HOMILY FOR THE ANNUAL REQUIEM FOR THE ORDER OF MALTA
Tonight, we, the living, pray for the dead. And yet, some of those who prayed at this Mass last November are now numbered among the ones for whom this Mass is offered. And in a year’s time, in November 2025, there are some here – perhaps even myself – who will not be here next November and will be remembered in prayer among all the faithful departed. The starkness of that reality of the brevity and fragility of life and the certainty of your death and mine ought to make us sit up, take a breath, and examine our lives.
St Alphonsus Liguori, one of my favourite saints, in his excellent but understandably not most popular work due to its title: Preparation for Death is a book I return to frequently, especially whenever I am ill. This is not because I am given to histrionics or melodrama, nor do I have my coffin picked out and my ledger stone engraved at the ready at the slightest sniffle, rather this seminal evangelical treatise invites the reader to consider seriously that they will die. The book opens, Preparation for Death: Dear Reader, who knows if you will live to read the end of this book? Who knows, dear Reader, if I should live to write the end of this book?

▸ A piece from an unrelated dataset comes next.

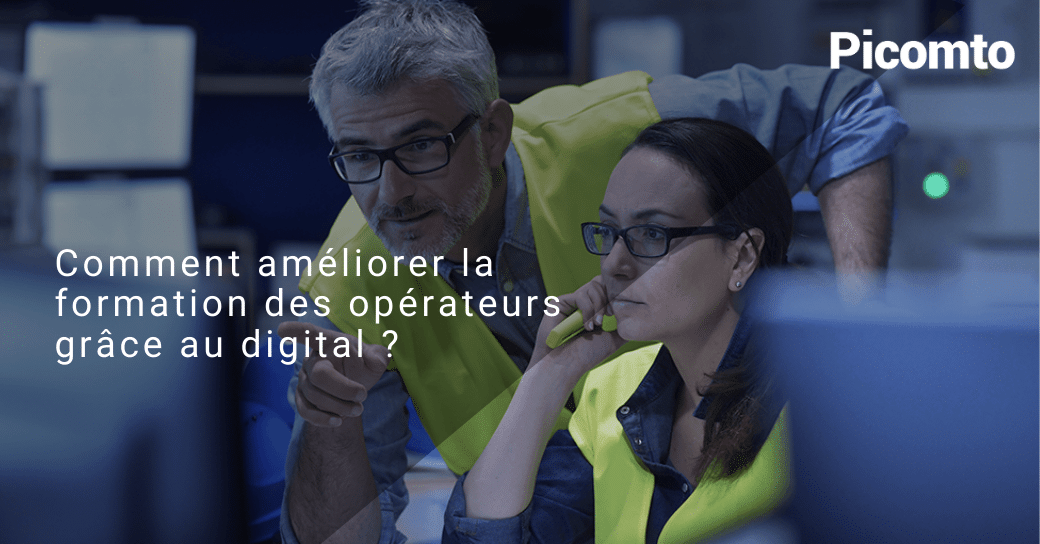 Comment améliorer la formation des opérateurs grâce au digital ?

In a powerful chapter, St Alphonsus asks us to imagine our death not at some distant point in the future but now. In this moment. You are dead. And he asks us to consider: would we be ready to die, right now. I am certain that Father Elliott-Smith’s stewardship will mean the ceiling will not suddenly fall in nor the floor suddenly give way, nevertheless, indulge this thought. That lying in the coffin on the catafalque is our own body. And St Alphonsus presses us, he says to paraphrase: And now you are dead consider: what sins are left unconfessed, relationships unhealed, prayers unsaid, forgiveness unsought, reconciliation now impossible. And, he continues, allow the full weight and impact of the reality of your death at this moment to overwhelm your heart knowing that after death comes judgement, as the Apostle Paul writes.
And yet.
With joy that leaps off the page, St Alphonsus says, But, dear Reader, you are not dead. And all that which you were moments ago so sorrowful that you had not done, said, prayed, confessed you can now do. And do quickly, whilst life is still in you.
The offering of a Requiem Mass is meant to jolt us out of our complacency and to consider the reality of our own mortality – a Requiem Mass is both a dress rehearsal for your Requiem and mine but also a merciful and serious reminder that on a day, known only to God – and only by His Prerogative despite the legislative proposals before Parliament – our life will end and our eternity will begin. The only assisted dying a faithful Catholic can imagine or countenance is the assistance of the Last Sacraments and the anointings and absolutions that accompany them.
My dear brothers and sisters, heed the kindness of God today that our eternities may be spent together happily in Heaven. Let us turn back to Him Who is full of mercy and love for us and does not desire that any be lost.
Tonight, as we remember in prayer – and throughout this month of November – prayers for all the faithful departed, remembering especially the members of our Order, and not least our beloved confrere and late Grand Master, Fra’ Matthew Festing on his anniversary, let us be mindful above all of the certainty of our own mortality and that the charity we lavish on the faithful departed today, may well be the prayers that we need for ourselves tomorrow.